La volatilidad actual alcanzó el 15,22%, por encima del nivel de referencia de 14,86%, lo que evidencia un incremento en la inestabilidad de las cotizaciones. En la última semana el dólar acumuló un avance del 1,73% y en términos interanuales registró un aumento del 0,94%.

Perspectivas del Banco Central
Las proyecciones de los analistas consultados por el Banco Central del Uruguay indican que el tipo de cambio mantendría una trayectoria ascendente moderada hasta fines de 2026. La mediana de expectativas ubica el valor en 38,98 pesos para enero, 39,33 pesos para junio y 40,19 pesos para diciembre de ese año. A más largo plazo, el consenso apunta a 41,46 pesos a finales de 2027.
Estas estimaciones se elaboraron sobre la base de encuestas oficiales realizadas por el BCU y reflejan un ajuste gradual respecto de las proyecciones previas. El rango de dispersión para 2026 oscila entre 38,92 y 40,19 pesos, lo que muestra un margen relativamente acotado entre los distintos pronósticos.
Variables macroeconómicas asociadas
El mismo relevamiento del BCU estima que el crecimiento del PBI se mantendrá en torno al 1,87% en 2026, con leves variaciones de 1,85% en 2027 y 1,92% en 2028. Estas cifras representan una revisión a la baja frente a la expectativa de 2,47% que se manejaba un año atrás, lo que sugiere una moderación en el ritmo de expansión económica.
En materia de inflación, la mediana de las proyecciones sitúa el IPC en 4,40% para 2026, con incrementos graduales a 4,45% en 2027 y 4,50% en 2028. Este sendero apunta a una convergencia con el objetivo de 4,5% fijado por la autoridad monetaria.
Evolución histórica del peso
El peso uruguayo circula como moneda oficial desde 1993, tras la sustitución de los billetes anteriores que equivalían a mil unidades nuevas. La transición se concretó entre octubre de 1991 y marzo de 1993 bajo autorización del Banco Central. Durante los años noventa se adoptó un régimen de bandas de flotación para estabilizar el valor frente al dólar.
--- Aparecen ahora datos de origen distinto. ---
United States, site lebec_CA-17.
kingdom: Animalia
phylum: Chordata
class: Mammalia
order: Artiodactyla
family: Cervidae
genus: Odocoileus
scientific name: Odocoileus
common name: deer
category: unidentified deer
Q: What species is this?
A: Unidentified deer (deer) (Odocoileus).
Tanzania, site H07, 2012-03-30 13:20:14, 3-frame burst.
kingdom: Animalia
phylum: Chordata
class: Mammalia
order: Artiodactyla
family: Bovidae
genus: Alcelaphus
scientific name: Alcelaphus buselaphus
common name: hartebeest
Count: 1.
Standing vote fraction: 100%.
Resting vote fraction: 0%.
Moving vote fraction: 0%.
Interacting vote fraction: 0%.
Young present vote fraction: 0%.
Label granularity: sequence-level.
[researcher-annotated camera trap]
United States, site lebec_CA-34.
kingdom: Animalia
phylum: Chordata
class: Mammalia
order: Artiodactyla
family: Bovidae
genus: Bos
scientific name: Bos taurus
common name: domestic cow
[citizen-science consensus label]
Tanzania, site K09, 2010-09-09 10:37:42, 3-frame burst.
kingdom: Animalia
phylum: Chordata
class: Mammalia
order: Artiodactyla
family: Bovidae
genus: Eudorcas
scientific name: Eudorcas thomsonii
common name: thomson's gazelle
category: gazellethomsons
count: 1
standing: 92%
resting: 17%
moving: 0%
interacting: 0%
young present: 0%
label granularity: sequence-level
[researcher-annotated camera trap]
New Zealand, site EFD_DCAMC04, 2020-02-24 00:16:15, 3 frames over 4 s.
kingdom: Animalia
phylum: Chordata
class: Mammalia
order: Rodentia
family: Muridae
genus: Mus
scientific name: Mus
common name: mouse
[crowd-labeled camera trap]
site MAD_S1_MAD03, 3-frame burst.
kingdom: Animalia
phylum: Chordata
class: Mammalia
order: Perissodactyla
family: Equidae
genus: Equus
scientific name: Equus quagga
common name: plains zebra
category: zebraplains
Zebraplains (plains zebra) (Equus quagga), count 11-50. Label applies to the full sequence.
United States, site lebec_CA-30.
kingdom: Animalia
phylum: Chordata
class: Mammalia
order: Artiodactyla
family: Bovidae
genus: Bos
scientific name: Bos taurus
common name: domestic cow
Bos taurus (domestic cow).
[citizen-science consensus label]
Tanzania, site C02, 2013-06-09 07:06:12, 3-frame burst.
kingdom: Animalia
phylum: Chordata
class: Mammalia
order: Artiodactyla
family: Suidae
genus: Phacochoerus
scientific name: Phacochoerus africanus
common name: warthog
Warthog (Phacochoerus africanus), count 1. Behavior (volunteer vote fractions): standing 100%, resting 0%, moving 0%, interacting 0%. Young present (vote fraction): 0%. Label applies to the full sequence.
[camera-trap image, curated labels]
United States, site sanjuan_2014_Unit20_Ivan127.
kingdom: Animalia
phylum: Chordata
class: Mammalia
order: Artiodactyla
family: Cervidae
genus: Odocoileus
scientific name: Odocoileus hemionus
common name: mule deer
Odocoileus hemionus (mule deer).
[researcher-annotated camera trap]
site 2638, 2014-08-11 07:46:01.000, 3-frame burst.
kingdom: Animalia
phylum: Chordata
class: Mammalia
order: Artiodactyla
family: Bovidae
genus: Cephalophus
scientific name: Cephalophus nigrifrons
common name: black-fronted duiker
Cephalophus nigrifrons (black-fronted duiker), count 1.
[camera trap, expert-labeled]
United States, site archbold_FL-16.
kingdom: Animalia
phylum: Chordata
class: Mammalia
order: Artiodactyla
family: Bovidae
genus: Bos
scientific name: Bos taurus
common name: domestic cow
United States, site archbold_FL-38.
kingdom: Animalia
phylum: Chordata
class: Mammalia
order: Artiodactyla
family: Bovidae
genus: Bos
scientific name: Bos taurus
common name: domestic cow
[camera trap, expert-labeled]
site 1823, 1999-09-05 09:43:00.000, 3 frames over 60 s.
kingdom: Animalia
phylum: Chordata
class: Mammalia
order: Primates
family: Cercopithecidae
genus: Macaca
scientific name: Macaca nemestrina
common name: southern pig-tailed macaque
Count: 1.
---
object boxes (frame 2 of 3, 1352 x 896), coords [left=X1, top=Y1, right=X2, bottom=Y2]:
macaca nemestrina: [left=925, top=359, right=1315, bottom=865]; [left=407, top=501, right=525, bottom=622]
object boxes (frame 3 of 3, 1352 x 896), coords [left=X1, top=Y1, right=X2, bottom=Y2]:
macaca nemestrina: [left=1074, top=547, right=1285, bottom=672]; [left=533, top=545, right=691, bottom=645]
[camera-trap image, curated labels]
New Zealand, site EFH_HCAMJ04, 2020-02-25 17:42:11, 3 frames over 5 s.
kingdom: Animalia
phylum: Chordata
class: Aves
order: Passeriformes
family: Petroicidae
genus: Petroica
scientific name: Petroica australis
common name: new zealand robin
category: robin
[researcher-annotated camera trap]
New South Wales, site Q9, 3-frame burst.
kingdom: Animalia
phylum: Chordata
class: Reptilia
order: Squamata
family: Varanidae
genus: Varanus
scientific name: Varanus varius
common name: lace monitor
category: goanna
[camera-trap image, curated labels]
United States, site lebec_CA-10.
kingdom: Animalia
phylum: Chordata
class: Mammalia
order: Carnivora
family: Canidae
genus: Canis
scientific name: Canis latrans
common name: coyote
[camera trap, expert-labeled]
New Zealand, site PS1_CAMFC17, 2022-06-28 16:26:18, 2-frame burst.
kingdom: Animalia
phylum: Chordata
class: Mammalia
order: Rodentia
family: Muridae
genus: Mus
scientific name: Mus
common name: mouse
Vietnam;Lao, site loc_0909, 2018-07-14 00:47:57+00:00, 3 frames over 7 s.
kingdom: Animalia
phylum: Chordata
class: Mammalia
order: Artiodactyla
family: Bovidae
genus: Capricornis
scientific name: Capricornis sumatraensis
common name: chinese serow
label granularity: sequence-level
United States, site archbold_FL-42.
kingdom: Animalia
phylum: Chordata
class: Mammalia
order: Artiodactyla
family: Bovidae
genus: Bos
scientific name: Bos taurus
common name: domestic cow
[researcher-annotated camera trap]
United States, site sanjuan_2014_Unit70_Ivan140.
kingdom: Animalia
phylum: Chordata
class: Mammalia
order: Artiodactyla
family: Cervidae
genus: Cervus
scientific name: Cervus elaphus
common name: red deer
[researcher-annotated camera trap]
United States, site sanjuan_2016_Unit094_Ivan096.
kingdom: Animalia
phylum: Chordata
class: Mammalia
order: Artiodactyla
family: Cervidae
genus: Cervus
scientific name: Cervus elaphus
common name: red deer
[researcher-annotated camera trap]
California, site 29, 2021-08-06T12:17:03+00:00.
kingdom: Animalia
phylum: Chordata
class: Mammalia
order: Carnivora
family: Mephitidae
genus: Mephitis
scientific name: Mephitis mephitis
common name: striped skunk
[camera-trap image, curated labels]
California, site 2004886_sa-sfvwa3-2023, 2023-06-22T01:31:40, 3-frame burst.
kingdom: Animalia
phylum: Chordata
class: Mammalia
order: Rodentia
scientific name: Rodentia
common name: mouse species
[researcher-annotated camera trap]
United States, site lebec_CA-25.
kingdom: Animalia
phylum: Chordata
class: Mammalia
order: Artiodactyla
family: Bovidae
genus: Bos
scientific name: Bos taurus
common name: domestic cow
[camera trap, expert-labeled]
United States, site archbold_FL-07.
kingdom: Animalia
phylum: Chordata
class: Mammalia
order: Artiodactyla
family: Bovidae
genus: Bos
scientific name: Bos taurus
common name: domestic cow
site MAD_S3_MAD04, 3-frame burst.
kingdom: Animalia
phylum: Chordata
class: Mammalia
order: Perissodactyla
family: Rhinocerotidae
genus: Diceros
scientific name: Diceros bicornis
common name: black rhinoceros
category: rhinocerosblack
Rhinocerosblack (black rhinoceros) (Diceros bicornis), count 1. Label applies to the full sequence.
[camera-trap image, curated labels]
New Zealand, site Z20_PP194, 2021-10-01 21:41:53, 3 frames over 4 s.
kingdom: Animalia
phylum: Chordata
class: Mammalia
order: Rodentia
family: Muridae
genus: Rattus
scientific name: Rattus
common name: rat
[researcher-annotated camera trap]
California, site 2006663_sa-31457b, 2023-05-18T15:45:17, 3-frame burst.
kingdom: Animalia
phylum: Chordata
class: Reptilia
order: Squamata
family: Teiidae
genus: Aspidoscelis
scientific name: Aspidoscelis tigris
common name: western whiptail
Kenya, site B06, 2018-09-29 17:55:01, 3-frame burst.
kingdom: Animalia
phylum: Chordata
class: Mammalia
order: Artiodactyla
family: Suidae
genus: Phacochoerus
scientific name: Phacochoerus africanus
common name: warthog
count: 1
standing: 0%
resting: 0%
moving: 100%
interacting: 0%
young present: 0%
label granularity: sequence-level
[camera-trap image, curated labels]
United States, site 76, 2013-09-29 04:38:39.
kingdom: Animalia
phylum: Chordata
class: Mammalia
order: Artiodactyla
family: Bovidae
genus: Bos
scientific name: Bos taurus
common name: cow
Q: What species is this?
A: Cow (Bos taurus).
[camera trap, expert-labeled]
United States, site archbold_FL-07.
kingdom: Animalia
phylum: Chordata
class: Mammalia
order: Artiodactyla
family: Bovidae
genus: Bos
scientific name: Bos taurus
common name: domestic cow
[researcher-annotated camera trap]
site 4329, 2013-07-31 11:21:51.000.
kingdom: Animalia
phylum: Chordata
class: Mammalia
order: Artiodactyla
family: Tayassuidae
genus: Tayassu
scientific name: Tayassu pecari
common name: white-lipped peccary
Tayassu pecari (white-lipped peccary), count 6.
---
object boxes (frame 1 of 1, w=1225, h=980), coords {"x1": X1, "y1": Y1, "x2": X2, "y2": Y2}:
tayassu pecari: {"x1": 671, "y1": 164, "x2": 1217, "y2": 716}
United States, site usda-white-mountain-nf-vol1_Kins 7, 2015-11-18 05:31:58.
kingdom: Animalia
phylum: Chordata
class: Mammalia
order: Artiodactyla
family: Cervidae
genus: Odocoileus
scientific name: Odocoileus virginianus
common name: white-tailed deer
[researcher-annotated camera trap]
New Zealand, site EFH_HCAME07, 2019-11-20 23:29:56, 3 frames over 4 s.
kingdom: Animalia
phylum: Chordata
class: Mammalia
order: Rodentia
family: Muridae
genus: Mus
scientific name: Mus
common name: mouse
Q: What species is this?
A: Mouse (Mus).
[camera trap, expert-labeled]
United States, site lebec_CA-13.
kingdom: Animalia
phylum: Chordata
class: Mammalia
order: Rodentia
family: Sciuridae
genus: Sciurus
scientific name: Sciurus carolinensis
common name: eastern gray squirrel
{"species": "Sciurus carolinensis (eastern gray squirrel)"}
La crisis financiera de 2002, marcada por la salida de capitales durante la presidencia de Jorge Batlle, obligó a abandonar el sistema de bandas y adoptar la flotación independiente que rige hasta hoy. Tras la maxidevaluación de ese año, la moneda experimentó un periodo de apreciación que contribuyó a la estabilidad relativa observada en las décadas siguientes.
Uruguay mantiene características diferenciadas en América Latina, con alto ingreso per cápita y bajos niveles de desigualdad, donde el 60% de la población pertenece a la clase media. Los desafíos pendientes incluyen elevar la competitividad, ampliar la participación femenina en la economía y mejorar la calidad educativa para sostener el crecimiento a largo plazo.